= Ryder Report (British Leyland) =

The Ryder Report was the official report produced for the Government of the United Kingdom in 1975 by Sir Don Ryder, newly appointed head of the UK's National Enterprise Board who was given the task of reporting on the British Leyland Motor Corporation (BLMC) and listing recommendations for its future.

The report, titled "British Leyland: The Next Decade", was prepared by a team that included Bob Clark (Chairman of Hill Samuel), Fred MacWhirter (a senior partner of Peats) and Sam Gillen (the ex-head of Ford UK and Ford of Europe).

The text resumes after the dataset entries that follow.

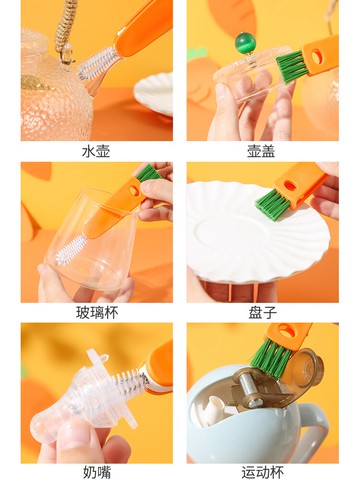 水壶

壶盖

玻璃杯

盘子

奶嘴

运动杯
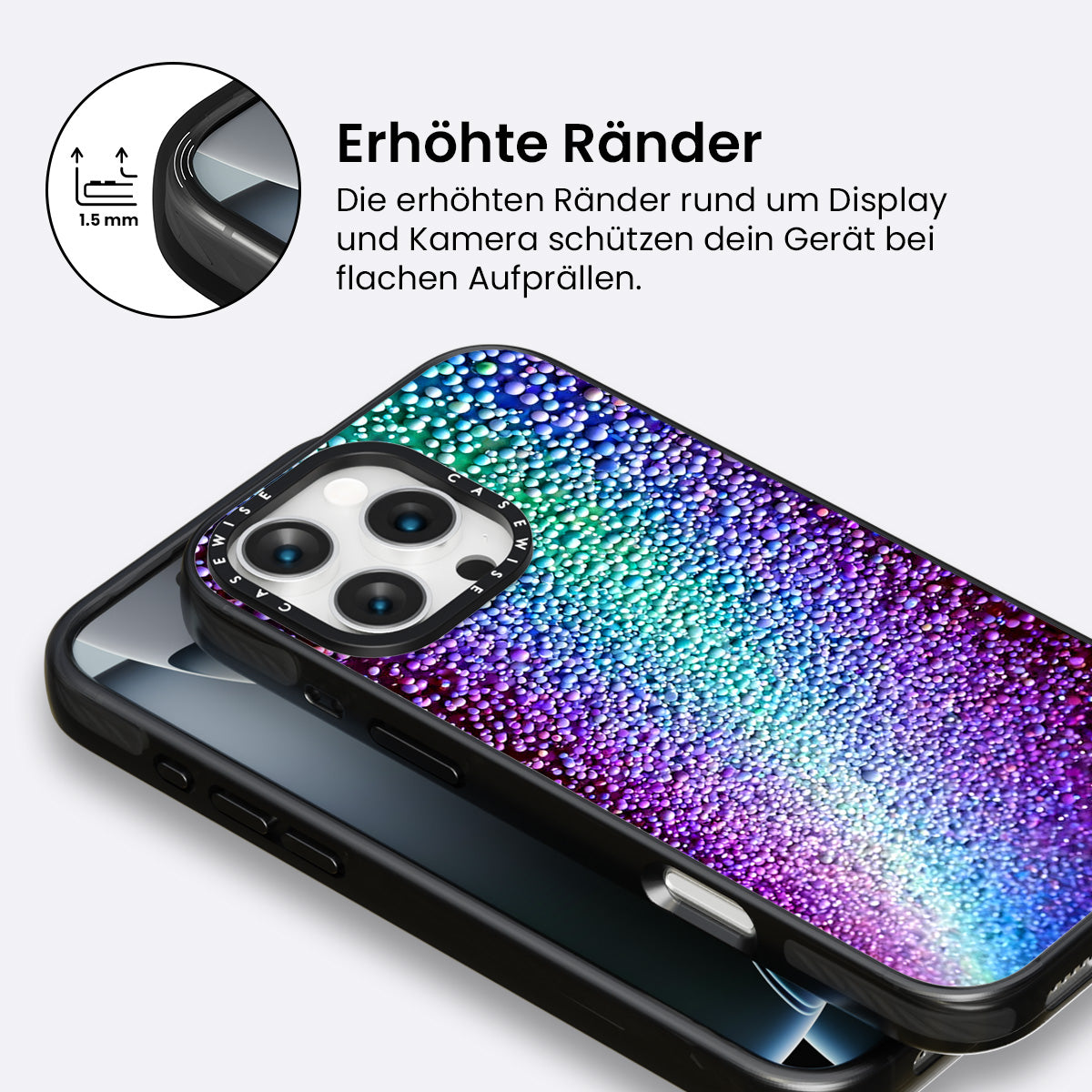 1.5 mm

Erhöhte Ränder

Die erhöhten Ränder rund um Display und Kamera schützen dein Gerät bei flachen Aufprällen.

CASEWISE CASEWISE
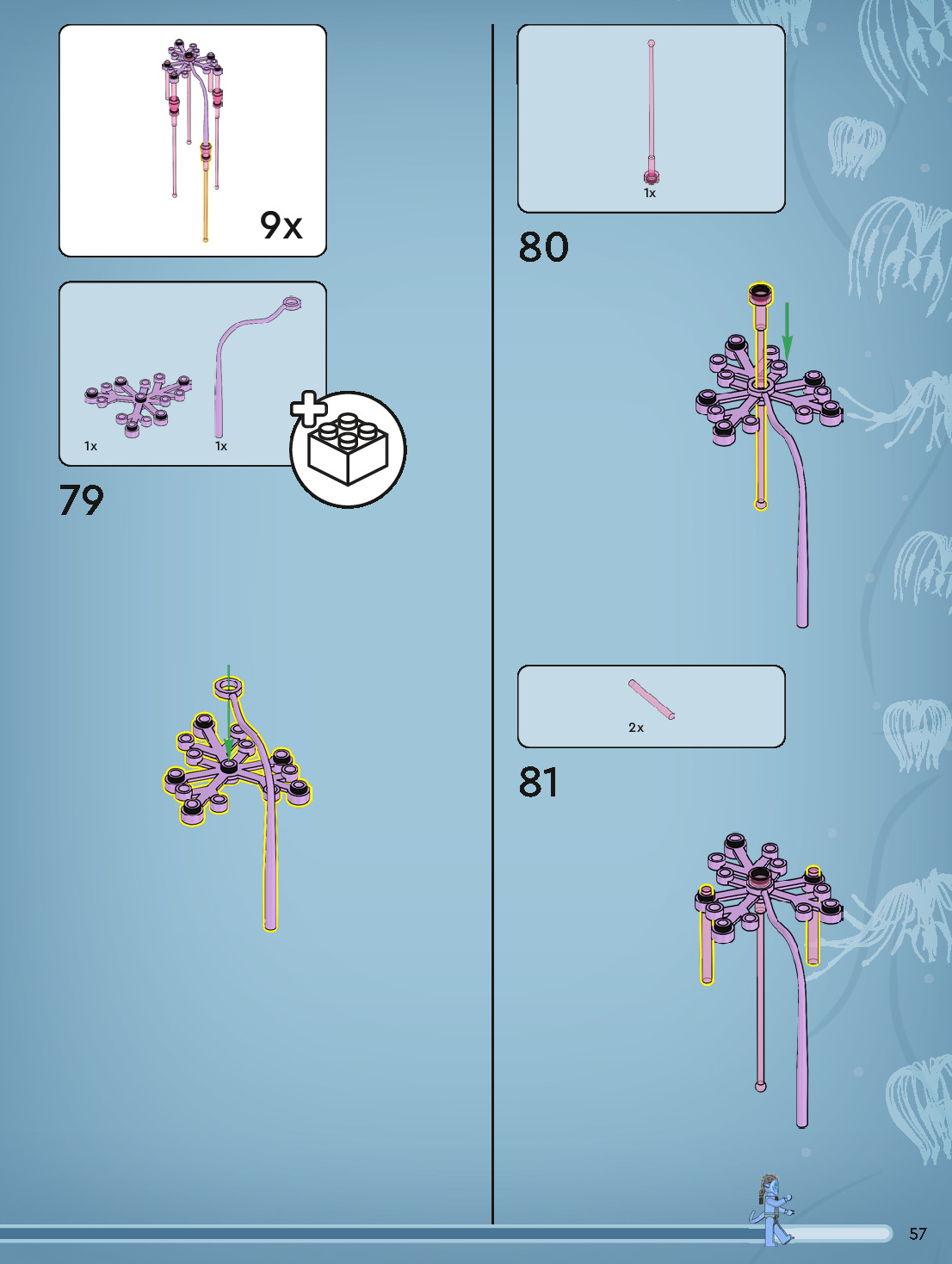 9x

1x
1x

79

1x

80

2x

81

57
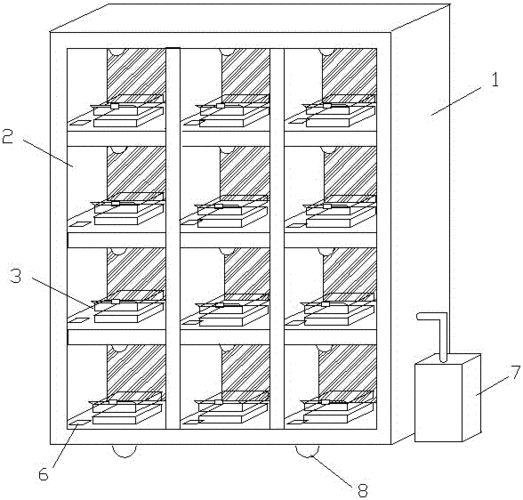 1
2
3
7
6
8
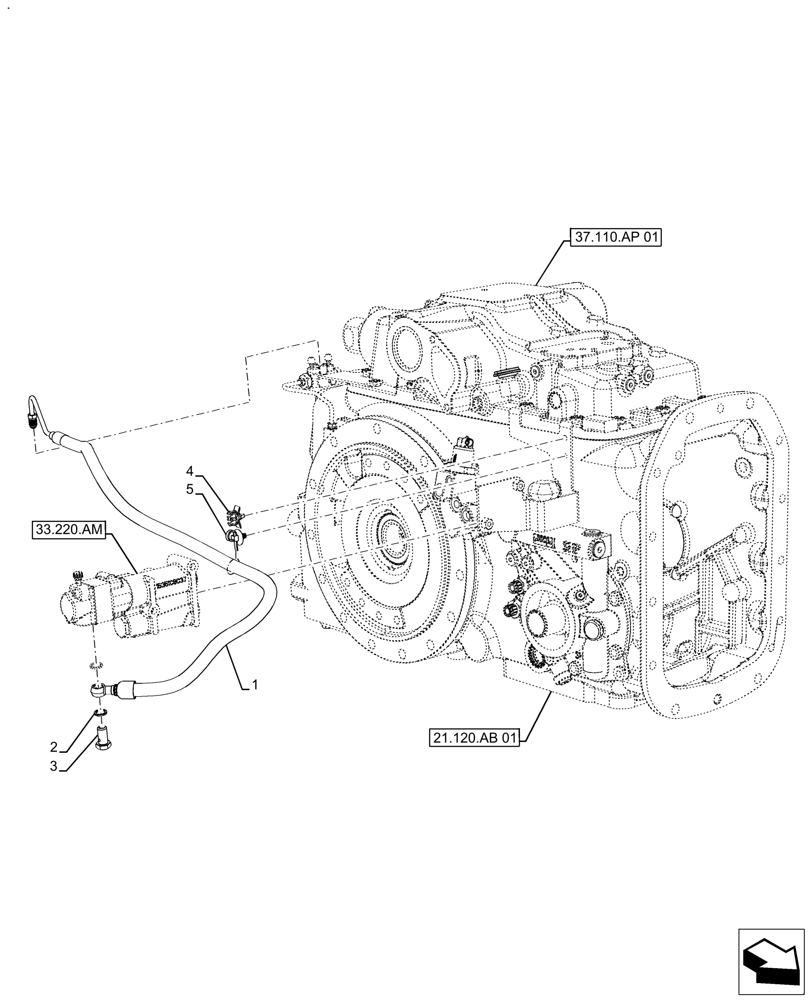 37.110.AP 01

4
5

33.220.AM

1

2
3

21.120.AB 01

It was passed to Tony Benn, Secretary of State for Industry, on 26 March 1975 only 14 weeks after commission.

According to AROnline, "[i]n brief, the report made the following recommendations:

- Donald Stokes should resign as company Chairman.
- The grotty factory machinery should be replaced and as a matter of highest urgency.
- A cohesive model strategy needed to be devised, cutting out the immense overlap in the company’s range.
- The company should build a new test and development centre in order to facilitate more efficient development of new cars.
- Industrial relations problems should be eradicated."

The report recommended capital expenditure of £1,264 million ("£2,090 million in inflated price terms" "over the eight years to end September 1982") from the government, backed up with a working capital of £260 million ("£750 million in inflated price terms"). If this was not taken it would be seen that the government had allowed the UK's leading car company to collapse and fail - a result that could have led to around one million people being put out of work.

A result of adopting the report was the part-nationalisation of BLMC as the government bought shares in the company, until it became the majority shareholder. The company known largely just as "BL" would continue.